1 Reply Latest reply on Aug 30, 2016 1:47 PM by eric templeton

    Python Tableau SDK - Issue with multithreading

    . videla



      I am working on creating TDEs outside Tableau using Python Tableau SDK. I downloaded Python SDK and started enhancing csv2tde.py program to work for my case.

      Converting 22M record csv file (40 columns, raw size : 4GB, .gz file size: 190MB) to TDE It took 1 hour 15 minutes.I tried multiple producers (each thread reading file, converting into row format needed by Tableau) and one consumer (doing final table.insert(row)) approach.

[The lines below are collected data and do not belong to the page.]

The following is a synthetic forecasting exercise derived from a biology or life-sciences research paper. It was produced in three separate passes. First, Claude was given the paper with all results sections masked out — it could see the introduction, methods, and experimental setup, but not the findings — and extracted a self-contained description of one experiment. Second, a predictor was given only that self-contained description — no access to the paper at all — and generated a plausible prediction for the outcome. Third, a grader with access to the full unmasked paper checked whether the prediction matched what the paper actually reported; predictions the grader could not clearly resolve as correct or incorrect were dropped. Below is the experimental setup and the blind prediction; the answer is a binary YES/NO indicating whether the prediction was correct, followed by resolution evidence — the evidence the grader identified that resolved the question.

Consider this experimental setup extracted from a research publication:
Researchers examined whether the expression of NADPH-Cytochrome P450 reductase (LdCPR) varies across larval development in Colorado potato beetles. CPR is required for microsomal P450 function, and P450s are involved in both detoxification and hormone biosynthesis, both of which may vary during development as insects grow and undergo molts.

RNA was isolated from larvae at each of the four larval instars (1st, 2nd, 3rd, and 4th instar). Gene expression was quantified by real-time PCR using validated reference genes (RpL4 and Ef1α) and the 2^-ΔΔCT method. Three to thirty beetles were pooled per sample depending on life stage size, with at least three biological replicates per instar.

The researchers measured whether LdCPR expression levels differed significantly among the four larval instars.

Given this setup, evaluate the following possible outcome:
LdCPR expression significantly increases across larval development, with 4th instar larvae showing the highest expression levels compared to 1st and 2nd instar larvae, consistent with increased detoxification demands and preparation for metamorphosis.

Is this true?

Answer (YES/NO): NO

      Producers: I read csv file line by line, appending into a list, on hitting 25K rows - I am submitting a thread by invoking addtoQ function. Below is relevant code snippet.

          def addtoQ(list_lines):       

              for line in list_lines:

                  row = Row(tableDef)

                  colNo = 0

                  for field in line:

                      if (colTypes[colNo] != Type.UNICODE_STRING and field == ""):



                          fieldSetterMap[colTypes[colNo]](row, colNo, field);

                      colNo += 1   



          list_lines = []

          cnt = 0

          pool = ThreadPoolExecutor(max_workers=5)

          for line in csvReader:


              cnt = cnt+1

              if cnt % 25000 == 0:

                  print time.strftime("%Y-%m-%d %H:%M:%S ")+ " 25K rows reading completed"

                  future = pool.submit(addtoQ, list_lines)

                  cnt = 0

                  list_lines = []


      addtoQ function is taking 5 seconds for 25K rows when i run in sequential.

      5 parallel threads  -  they are taking around 50 seconds to complete. In effect, worse than sequential execution. I suspect some blocking is going on resulting in longer time. I really appreciate your help in this optimization.